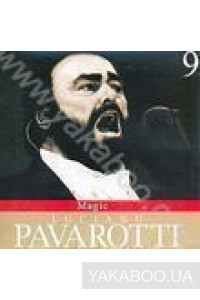 Фото - Luciano Pavarotti: Magic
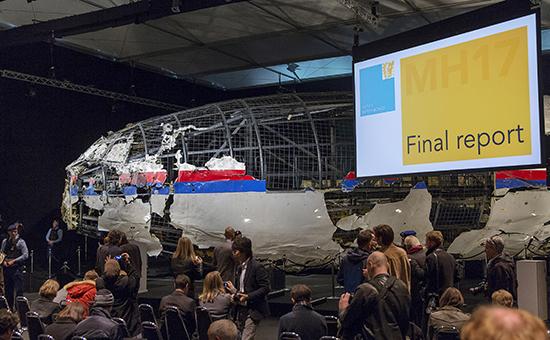 Фото: Michael Kooren / Reuters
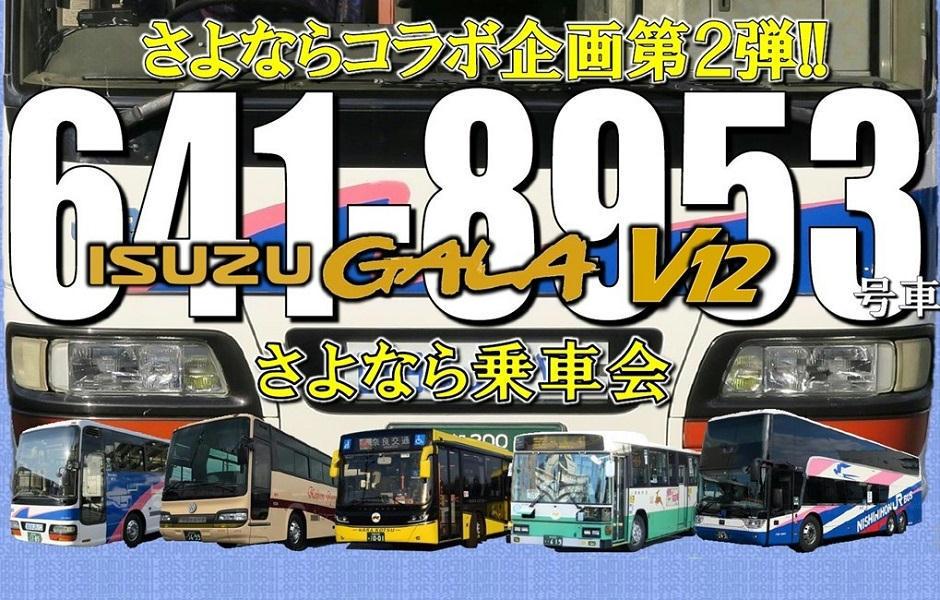 641-8953さよなら乗車会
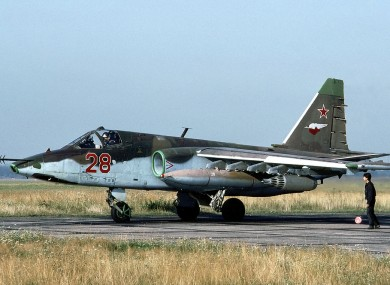 File photo of a Su-25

> **WHAT YOU NEED TO DO**
All of the material above is to be retyped verbatim, with its pictures omitted.

> **RESPONSE**
 Фото - Luciano Pavarotti: Magic
 Фото: Michael Kooren / Reuters
 641-8953さよなら乗車会
 File photo of a Su-25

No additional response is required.